Getting Started With Orange Tool
Orange is an open source, component-based software written in Python language that works best for machine learning and data mining — namely, visualization. These components are called widgets and they range from visualization to pre-processing, evaluation and predictive modeling.
Orange allows you to:
– Show a data table and select features
– Read the data
– Compare learning algorithms and train predictors
– Visualize data elements
Orange tool consists of various items to be used for the machine learning and data science.
- Canvas : Provides UI for data analysis.
- Widget : Used to use the various items such as data, visualize or any machine learning modal.
Use of Orange Tool:
Firstly, we open the Orange tool and create a simple workflow as shown in image below with various widgets such as File, Data info, Data table, scatter plot and Distributions. Once creating we connect them using the common connectors to the file.
Next, Here we have selected housing dataset which consists of 4 attributes and 150 features. The dataset is used for the regression based machine learning models.
We can observe the information related to dataset on double clicking on Data info widget.
We can observe the whole dataset with variable labels and Instance classes inside the data table widget.
We can use the scatter plot widget to visualize and compare 2 features. The below scatter plot is plotted for LSTAT and RM.

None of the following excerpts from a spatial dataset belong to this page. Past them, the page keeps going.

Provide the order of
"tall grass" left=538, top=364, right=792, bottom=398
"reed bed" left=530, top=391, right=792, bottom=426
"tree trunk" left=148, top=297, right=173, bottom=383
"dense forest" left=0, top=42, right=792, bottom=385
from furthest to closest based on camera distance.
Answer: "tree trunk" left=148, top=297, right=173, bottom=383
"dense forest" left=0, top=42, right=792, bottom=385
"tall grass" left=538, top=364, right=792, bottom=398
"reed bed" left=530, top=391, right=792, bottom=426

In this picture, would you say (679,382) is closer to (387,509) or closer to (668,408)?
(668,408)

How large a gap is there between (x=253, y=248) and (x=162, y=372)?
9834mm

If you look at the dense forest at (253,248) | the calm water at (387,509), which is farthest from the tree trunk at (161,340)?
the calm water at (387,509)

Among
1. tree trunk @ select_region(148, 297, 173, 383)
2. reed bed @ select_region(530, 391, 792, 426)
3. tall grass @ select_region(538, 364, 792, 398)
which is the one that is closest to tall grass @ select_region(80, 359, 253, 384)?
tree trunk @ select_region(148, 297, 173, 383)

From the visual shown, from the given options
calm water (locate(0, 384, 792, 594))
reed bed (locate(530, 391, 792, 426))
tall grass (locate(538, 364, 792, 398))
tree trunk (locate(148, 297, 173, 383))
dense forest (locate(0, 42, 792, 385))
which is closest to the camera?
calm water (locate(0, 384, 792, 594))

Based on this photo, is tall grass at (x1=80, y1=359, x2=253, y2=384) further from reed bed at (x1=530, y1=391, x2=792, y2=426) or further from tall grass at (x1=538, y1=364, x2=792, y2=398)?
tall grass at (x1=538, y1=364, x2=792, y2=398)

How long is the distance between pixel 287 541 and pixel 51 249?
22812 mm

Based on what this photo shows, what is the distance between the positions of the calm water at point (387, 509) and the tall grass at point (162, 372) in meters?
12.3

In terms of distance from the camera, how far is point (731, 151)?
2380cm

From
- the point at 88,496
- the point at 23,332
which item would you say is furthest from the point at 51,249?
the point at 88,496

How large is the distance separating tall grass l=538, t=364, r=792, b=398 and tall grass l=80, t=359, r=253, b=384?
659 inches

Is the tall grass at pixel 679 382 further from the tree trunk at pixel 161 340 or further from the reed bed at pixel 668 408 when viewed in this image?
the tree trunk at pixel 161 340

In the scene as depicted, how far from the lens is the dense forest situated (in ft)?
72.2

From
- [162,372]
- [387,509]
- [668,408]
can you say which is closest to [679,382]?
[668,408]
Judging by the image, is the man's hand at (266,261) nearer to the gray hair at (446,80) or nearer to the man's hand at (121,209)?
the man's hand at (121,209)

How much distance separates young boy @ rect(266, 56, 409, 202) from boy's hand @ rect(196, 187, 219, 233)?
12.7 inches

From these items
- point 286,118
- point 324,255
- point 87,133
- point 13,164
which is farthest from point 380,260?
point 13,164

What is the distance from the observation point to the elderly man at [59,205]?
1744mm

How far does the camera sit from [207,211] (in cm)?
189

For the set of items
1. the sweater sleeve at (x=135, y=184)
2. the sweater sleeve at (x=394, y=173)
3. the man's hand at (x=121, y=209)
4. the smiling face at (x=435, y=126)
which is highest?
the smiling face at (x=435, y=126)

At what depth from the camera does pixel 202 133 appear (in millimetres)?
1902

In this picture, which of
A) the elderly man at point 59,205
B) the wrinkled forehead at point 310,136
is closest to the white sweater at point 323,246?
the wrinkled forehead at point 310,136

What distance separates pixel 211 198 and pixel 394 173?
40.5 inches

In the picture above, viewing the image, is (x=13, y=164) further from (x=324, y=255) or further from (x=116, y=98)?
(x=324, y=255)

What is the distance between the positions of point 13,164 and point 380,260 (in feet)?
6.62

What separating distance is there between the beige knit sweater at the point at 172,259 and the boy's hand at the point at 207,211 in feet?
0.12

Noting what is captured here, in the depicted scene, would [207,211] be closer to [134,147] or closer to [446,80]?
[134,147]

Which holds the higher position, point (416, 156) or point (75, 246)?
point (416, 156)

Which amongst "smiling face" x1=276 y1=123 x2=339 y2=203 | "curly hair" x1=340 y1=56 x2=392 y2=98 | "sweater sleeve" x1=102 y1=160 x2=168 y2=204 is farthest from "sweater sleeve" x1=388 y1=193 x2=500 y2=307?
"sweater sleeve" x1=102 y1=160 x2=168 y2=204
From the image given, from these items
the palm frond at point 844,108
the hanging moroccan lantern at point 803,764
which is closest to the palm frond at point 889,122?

Data distribution widget is a graphical visualization of features normally a Bar graph by clicking on distribution widget. We can observe Frequency distribution of each Attribute individually. Distribution of sepal width variable is shown in below figure
Generally we can also import dataset from webpage or GitHub link. Below image shows by going into URL section inside Files Widget we can paste any dataset link from web to use it for visualization
In this blog, we have discussed the basics of Orange tool with a simple visualization.